Task description: Given the entries below, copy each of them out exactly.

### Records to use ###

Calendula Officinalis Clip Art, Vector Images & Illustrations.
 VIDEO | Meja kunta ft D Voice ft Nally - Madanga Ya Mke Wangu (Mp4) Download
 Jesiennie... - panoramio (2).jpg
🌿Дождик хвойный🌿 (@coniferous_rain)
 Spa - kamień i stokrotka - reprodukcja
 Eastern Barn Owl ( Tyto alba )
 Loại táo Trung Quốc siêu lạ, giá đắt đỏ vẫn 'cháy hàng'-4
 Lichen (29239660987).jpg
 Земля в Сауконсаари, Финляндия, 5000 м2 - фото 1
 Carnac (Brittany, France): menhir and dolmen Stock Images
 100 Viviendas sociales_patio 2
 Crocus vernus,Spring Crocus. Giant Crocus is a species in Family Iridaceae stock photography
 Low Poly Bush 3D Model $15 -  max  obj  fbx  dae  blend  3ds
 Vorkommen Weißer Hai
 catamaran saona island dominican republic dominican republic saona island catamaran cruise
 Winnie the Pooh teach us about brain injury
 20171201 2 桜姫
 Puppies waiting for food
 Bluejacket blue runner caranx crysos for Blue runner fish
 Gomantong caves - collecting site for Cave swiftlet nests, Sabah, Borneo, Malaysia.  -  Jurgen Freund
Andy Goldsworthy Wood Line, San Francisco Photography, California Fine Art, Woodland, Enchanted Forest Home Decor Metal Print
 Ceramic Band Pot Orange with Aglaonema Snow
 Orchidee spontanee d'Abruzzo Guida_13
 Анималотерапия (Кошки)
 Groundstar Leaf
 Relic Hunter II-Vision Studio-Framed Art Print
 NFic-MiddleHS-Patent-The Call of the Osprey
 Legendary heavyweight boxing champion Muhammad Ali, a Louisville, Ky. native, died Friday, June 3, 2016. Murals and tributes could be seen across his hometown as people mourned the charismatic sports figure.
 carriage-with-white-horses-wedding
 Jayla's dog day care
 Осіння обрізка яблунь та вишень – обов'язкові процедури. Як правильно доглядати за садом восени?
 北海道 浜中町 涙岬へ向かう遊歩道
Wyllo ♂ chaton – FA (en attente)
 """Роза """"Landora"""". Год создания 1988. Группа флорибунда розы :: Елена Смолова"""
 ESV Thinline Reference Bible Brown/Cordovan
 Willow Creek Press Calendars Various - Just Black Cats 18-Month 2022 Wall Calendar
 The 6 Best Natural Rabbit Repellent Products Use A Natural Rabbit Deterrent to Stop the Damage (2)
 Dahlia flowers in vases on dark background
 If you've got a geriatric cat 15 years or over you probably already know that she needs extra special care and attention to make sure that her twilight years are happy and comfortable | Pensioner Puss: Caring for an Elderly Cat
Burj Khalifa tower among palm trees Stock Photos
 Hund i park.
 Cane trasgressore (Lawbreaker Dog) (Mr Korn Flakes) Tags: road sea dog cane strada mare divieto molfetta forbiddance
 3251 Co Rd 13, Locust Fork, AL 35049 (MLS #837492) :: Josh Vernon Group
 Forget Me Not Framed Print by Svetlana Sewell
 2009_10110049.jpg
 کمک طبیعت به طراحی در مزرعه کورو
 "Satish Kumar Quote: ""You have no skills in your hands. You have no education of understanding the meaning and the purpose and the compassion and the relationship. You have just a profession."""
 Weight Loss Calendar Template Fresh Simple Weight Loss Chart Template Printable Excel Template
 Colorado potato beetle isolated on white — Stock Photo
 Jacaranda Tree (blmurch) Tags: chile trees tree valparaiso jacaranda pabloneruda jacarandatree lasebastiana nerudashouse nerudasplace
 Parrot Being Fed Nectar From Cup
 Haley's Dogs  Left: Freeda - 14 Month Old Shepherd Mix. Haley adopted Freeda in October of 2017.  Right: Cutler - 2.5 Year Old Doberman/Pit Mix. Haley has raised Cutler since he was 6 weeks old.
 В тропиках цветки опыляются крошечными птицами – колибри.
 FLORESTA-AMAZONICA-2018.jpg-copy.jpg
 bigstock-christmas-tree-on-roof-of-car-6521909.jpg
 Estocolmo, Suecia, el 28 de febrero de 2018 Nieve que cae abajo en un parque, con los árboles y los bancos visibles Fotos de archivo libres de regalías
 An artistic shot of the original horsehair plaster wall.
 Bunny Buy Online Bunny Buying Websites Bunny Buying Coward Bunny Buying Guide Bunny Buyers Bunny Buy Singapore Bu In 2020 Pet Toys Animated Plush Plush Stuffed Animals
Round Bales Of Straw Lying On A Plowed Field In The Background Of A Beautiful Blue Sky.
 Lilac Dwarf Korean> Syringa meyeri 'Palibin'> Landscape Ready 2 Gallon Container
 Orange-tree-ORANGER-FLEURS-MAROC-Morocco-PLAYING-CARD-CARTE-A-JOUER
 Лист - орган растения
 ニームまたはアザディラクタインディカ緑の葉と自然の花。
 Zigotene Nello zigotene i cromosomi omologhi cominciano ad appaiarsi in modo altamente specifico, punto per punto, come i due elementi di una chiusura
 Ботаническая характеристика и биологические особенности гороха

###

Response for this exercise:
Calendula Officinalis Clip Art, Vector Images & Illustrations.
 VIDEO | Meja kunta ft D Voice ft Nally - Madanga Ya Mke Wangu (Mp4) Download
 Jesiennie... - panoramio (2).jpg
🌿Дождик хвойный🌿 (@coniferous_rain)
 Spa - kamień i stokrotka - reprodukcja
 Eastern Barn Owl ( Tyto alba )
 Loại táo Trung Quốc siêu lạ, giá đắt đỏ vẫn 'cháy hàng'-4
 Lichen (29239660987).jpg
 Земля в Сауконсаари, Финляндия, 5000 м2 - фото 1
 Carnac (Brittany, France): menhir and dolmen Stock Images
 100 Viviendas sociales_patio 2
 Crocus vernus,Spring Crocus. Giant Crocus is a species in Family Iridaceae stock photography
 Low Poly Bush 3D Model $15 -  max  obj  fbx  dae  blend  3ds
 Vorkommen Weißer Hai
 catamaran saona island dominican republic dominican republic saona island catamaran cruise
 Winnie the Pooh teach us about brain injury
 20171201 2 桜姫
 Puppies waiting for food
 Bluejacket blue runner caranx crysos for Blue runner fish
 Gomantong caves - collecting site for Cave swiftlet nests, Sabah, Borneo, Malaysia.  -  Jurgen Freund
Andy Goldsworthy Wood Line, San Francisco Photography, California Fine Art, Woodland, Enchanted Forest Home Decor Metal Print
 Ceramic Band Pot Orange with Aglaonema Snow
 Orchidee spontanee d'Abruzzo Guida_13
 Анималотерапия (Кошки)
 Groundstar Leaf
 Relic Hunter II-Vision Studio-Framed Art Print
 NFic-MiddleHS-Patent-The Call of the Osprey
 Legendary heavyweight boxing champion Muhammad Ali, a Louisville, Ky. native, died Friday, June 3, 2016. Murals and tributes could be seen across his hometown as people mourned the charismatic sports figure.
 carriage-with-white-horses-wedding
 Jayla's dog day care
 Осіння обрізка яблунь та вишень – обов'язкові процедури. Як правильно доглядати за садом восени?
 北海道 浜中町 涙岬へ向かう遊歩道
Wyllo ♂ chaton – FA (en attente)
 """Роза """"Landora"""". Год создания 1988. Группа флорибунда розы :: Елена Смолова"""
 ESV Thinline Reference Bible Brown/Cordovan
 Willow Creek Press Calendars Various - Just Black Cats 18-Month 2022 Wall Calendar
 The 6 Best Natural Rabbit Repellent Products Use A Natural Rabbit Deterrent to Stop the Damage (2)
 Dahlia flowers in vases on dark background
 If you've got a geriatric cat 15 years or over you probably already know that she needs extra special care and attention to make sure that her twilight years are happy and comfortable | Pensioner Puss: Caring for an Elderly Cat
Burj Khalifa tower among palm trees Stock Photos
 Hund i park.
 Cane trasgressore (Lawbreaker Dog) (Mr Korn Flakes) Tags: road sea dog cane strada mare divieto molfetta forbiddance
 3251 Co Rd 13, Locust Fork, AL 35049 (MLS #837492) :: Josh Vernon Group
 Forget Me Not Framed Print by Svetlana Sewell
 2009_10110049.jpg
 کمک طبیعت به طراحی در مزرعه کورو
 "Satish Kumar Quote: ""You have no skills in your hands. You have no education of understanding the meaning and the purpose and the compassion and the relationship. You have just a profession."""
 Weight Loss Calendar Template Fresh Simple Weight Loss Chart Template Printable Excel Template
 Colorado potato beetle isolated on white — Stock Photo
 Jacaranda Tree (blmurch) Tags: chile trees tree valparaiso jacaranda pabloneruda jacarandatree lasebastiana nerudashouse nerudasplace
 Parrot Being Fed Nectar From Cup
 Haley's Dogs  Left: Freeda - 14 Month Old Shepherd Mix. Haley adopted Freeda in October of 2017.  Right: Cutler - 2.5 Year Old Doberman/Pit Mix. Haley has raised Cutler since he was 6 weeks old.
 В тропиках цветки опыляются крошечными птицами – колибри.
 FLORESTA-AMAZONICA-2018.jpg-copy.jpg
 bigstock-christmas-tree-on-roof-of-car-6521909.jpg
 Estocolmo, Suecia, el 28 de febrero de 2018 Nieve que cae abajo en un parque, con los árboles y los bancos visibles Fotos de archivo libres de regalías
 An artistic shot of the original horsehair plaster wall.
 Bunny Buy Online Bunny Buying Websites Bunny Buying Coward Bunny Buying Guide Bunny Buyers Bunny Buy Singapore Bu In 2020 Pet Toys Animated Plush Plush Stuffed Animals
Round Bales Of Straw Lying On A Plowed Field In The Background Of A Beautiful Blue Sky.
 Lilac Dwarf Korean> Syringa meyeri 'Palibin'> Landscape Ready 2 Gallon Container
 Orange-tree-ORANGER-FLEURS-MAROC-Morocco-PLAYING-CARD-CARTE-A-JOUER
 Лист - орган растения
 ニームまたはアザディラクタインディカ緑の葉と自然の花。
 Zigotene Nello zigotene i cromosomi omologhi cominciano ad appaiarsi in modo altamente specifico, punto per punto, come i due elementi di una chiusura
 Ботаническая характеристика и биологические особенности гороха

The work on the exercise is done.